◆ **What the task requires**
Only the lines from the one containing "Pub Quiz 2024" to the end of the listing below are wanted, repeated exactly.

◆ **The data**

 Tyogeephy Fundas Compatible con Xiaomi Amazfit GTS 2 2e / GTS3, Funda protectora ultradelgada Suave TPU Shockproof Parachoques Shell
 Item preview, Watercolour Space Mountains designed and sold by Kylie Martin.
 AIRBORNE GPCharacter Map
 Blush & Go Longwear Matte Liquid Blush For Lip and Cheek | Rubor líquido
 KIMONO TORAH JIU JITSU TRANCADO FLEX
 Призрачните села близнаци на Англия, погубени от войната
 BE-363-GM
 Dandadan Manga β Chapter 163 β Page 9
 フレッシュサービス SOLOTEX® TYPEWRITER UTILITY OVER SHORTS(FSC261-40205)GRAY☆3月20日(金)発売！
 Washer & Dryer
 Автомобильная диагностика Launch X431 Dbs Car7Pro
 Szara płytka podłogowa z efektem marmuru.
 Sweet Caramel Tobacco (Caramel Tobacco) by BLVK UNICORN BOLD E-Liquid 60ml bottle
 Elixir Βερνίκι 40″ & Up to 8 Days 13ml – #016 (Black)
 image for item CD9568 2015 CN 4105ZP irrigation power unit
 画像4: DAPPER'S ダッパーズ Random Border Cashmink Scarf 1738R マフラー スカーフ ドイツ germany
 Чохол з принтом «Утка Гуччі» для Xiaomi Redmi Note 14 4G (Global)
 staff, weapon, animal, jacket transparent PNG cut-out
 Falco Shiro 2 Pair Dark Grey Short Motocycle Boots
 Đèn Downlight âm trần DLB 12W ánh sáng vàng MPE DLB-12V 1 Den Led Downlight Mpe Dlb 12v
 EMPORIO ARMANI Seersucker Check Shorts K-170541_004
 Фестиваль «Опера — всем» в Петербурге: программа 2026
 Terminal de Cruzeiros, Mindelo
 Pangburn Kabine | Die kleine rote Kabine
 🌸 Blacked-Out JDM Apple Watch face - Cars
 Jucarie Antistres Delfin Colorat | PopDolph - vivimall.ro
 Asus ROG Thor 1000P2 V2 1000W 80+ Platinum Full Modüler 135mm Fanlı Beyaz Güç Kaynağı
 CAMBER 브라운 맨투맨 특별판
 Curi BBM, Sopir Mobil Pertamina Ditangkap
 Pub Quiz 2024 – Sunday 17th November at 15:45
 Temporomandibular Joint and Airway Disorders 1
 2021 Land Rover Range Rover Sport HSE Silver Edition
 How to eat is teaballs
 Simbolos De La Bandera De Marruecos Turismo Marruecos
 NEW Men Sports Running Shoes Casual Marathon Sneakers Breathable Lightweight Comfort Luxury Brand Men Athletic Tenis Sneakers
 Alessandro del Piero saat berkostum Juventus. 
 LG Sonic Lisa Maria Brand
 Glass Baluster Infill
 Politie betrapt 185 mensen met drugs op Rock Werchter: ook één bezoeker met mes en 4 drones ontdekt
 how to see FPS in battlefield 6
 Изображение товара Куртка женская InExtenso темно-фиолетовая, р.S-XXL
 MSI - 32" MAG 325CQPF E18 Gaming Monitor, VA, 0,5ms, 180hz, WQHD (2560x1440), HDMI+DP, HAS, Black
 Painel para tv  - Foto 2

◆ **Written solution**
 Pub Quiz 2024 – Sunday 17th November at 15:45
 Temporomandibular Joint and Airway Disorders 1
 2021 Land Rover Range Rover Sport HSE Silver Edition
 How to eat is teaballs
 Simbolos De La Bandera De Marruecos Turismo Marruecos
 NEW Men Sports Running Shoes Casual Marathon Sneakers Breathable Lightweight Comfort Luxury Brand Men Athletic Tenis Sneakers
 Alessandro del Piero saat berkostum Juventus. 
 LG Sonic Lisa Maria Brand
 Glass Baluster Infill
 Politie betrapt 185 mensen met drugs op Rock Werchter: ook één bezoeker met mes en 4 drones ontdekt
 how to see FPS in battlefield 6
 Изображение товара Куртка женская InExtenso темно-фиолетовая, р.S-XXL
 MSI - 32" MAG 325CQPF E18 Gaming Monitor, VA, 0,5ms, 180hz, WQHD (2560x1440), HDMI+DP, HAS, Black
 Painel para tv  - Foto 2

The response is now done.